Note: When you ignore an asset, Safeguard for Privileged Passwords disables it and disables/hides all associated accounts. If you choose to Enable Session Request the asset later, Safeguard for Privileged Passwords reenables all the associated accounts.
- You can also search the Activity Center for information about discovery jobs that have run. This is the same information as presented in the the Asset Discovery Results grid.
- Click Home.
- Under I would like to see, click Edit and select Asset Discovery Activity.
- Under ... occurring within the ..., click Edit and select Last 24 Hours.
- Keep the default of All Activity in the Last 24 Hours.
- Click the Run button.
- In the results grid, double-click the job to more information then click Details to show the progress of the Asset Discovery job.
- The Asset Discovery events are listed in the Activity Category column.
- To view all activity in the last 24 hours, return to the Activity Center dialog.
- Under I would like to see, click Edit and select All Activity.
- Click the Run button.
- In the grid, User column, click the filter, and select your User name.
- To display additional columns, click Column in the upper right corner and select additional columns, such as Appliance, Asset, Object Name, and Object Type.
- Double-click any of the rows to view additional information.
Set asset connection authentication credentials to define a service account
When None is selected as the Authentication Type, the discovered assets will not have a service account. In the next steps you will change the Authentication Type.
These steps provide valid information only if:
- You have created a directory asset and directory accounts that will be used as the service account for the Windows asset discovered.
- You have Linux assets that are discovered that have QAS installed and are joined to the directory.
- In Assets, select one of the newly discovered assets.
- On the General tab, double-click the Connection information box or click the Edit icon next to it.
- Choose an Authentication Type of Directory Account and provide the service account credentials.
Note:Safeguard for Privileged Passwords uses a service account to connect to an asset to securely manage passwords for the accounts on that asset.
Safeguard for Privileged Passwords allows you to set up Account Discovery jobs to run automatically against the assets it manages in the scope of a partition.
To create an Account Discovery job
- Log in as the Asset Administrator and navigate to Administrative Tools | Discovery | Account Discovery tile.
- Click Add to create a new Account Discovery job.
- Browse to select a partition.
- Enter a Name for the setting, such as Daily.

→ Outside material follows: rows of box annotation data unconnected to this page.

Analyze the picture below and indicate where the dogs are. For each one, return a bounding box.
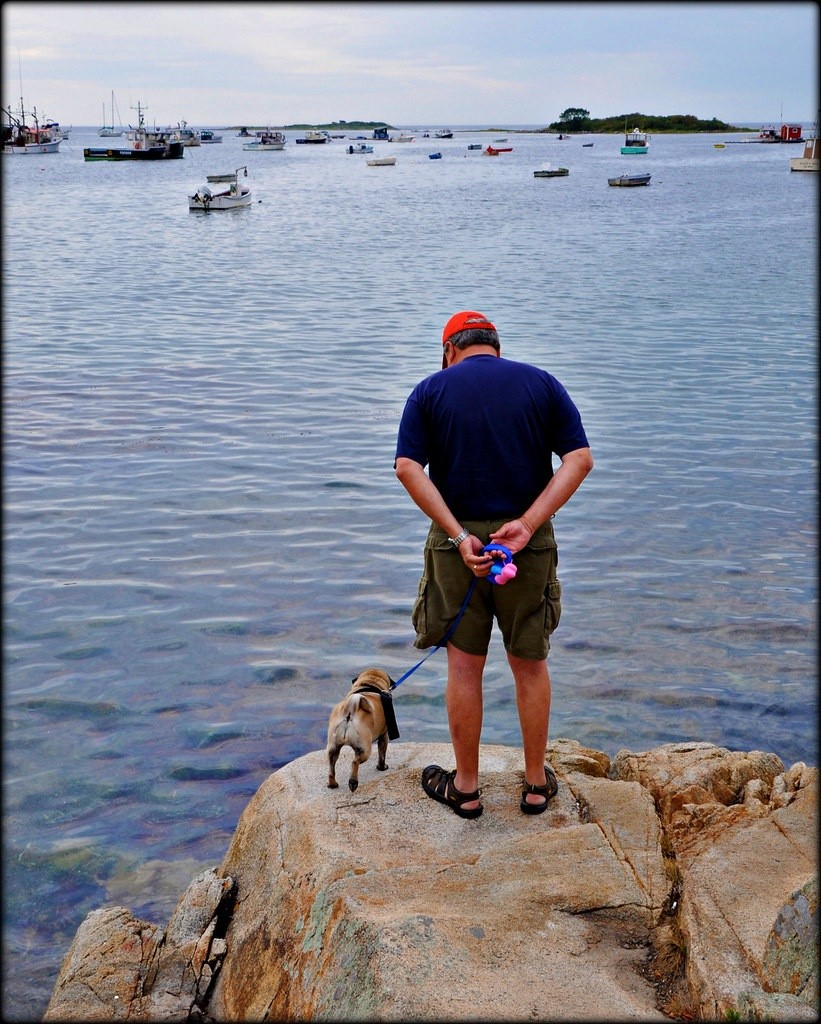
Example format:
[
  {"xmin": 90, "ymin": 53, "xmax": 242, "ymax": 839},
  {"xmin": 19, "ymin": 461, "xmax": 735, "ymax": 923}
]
[{"xmin": 326, "ymin": 668, "xmax": 398, "ymax": 793}]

Description is optional.
- Select the Discovery Type that is the platform, for example, Windows, Unix, or Directory. Make sure the Discovery Type is valid for the assets associated with the Partition selected earlier on this dialog. If the Discovery Type is Directory, select the directory on which the Account Discovery job runs.
- Schedule the discovery job to run daily starting in about five minutes.
- In Rules, click Add to add a rule. Enter a Name, select Find All in Find By, and click OK.
Note: If you opt to experiment with finding accounts based on rules, note that all search terms return exact matches and are case-sensitive.
- Click OK to save the Account Discovery job.
- Wait for the Account Discovery job to run.
- After the Account Discovery job runs see the job results and the accounts discovered. At any time, click Refresh to update the information.
- Click the Account Discovery Results tile to see the results of the discovery job run.
- Click the Discovery Accounts tile to see the accounts that were discovered.
- You can also search the Activity Center for information about discovery jobs that have run. This is similar information as presented in the the Account Discovery Results grid.
- Under I would like to see, click Edit and select Password Management Activity.
- Click the Run button.
- In the Events column, the Account Discovery events display.